## TASK
Rescale the stretch from the line containing "How far from" through the end of the records. Reproduce every line, requests included, and multiply each distance in feet given in the answers by 1.95, rounding to the same number of decimals it had and rounding halves up.
-------- INPUT FOR THIS TASK
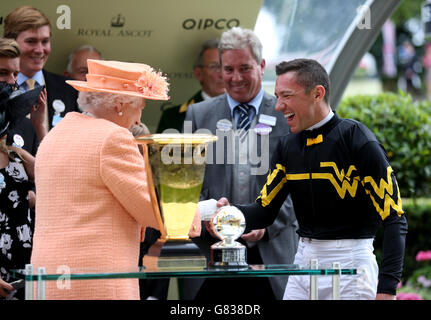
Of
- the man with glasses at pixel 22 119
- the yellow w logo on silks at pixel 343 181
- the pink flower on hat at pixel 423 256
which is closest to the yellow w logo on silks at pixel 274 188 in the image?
the yellow w logo on silks at pixel 343 181

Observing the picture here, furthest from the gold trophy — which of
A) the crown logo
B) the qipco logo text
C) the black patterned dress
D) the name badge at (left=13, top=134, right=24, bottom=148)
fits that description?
the qipco logo text

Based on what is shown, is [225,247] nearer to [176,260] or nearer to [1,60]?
[176,260]

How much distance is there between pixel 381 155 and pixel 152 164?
1249mm

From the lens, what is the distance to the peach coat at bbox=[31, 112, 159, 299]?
10.7 ft

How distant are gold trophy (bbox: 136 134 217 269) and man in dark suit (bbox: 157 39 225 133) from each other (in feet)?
9.81

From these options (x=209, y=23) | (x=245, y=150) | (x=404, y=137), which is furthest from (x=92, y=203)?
(x=404, y=137)

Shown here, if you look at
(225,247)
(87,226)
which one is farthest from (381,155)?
(87,226)

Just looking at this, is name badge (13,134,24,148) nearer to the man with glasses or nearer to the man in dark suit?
the man with glasses

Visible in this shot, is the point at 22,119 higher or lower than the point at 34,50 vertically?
lower

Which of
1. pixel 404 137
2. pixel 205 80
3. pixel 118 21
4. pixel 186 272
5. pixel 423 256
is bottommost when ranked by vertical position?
pixel 423 256

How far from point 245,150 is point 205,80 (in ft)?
4.74

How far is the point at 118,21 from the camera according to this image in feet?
20.1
----------------
## FULL OUTPUT
How far from point 245,150 is point 205,80 (in ft)?
9.24

How far is the point at 118,21 from the camera according to this image in feet?
39.2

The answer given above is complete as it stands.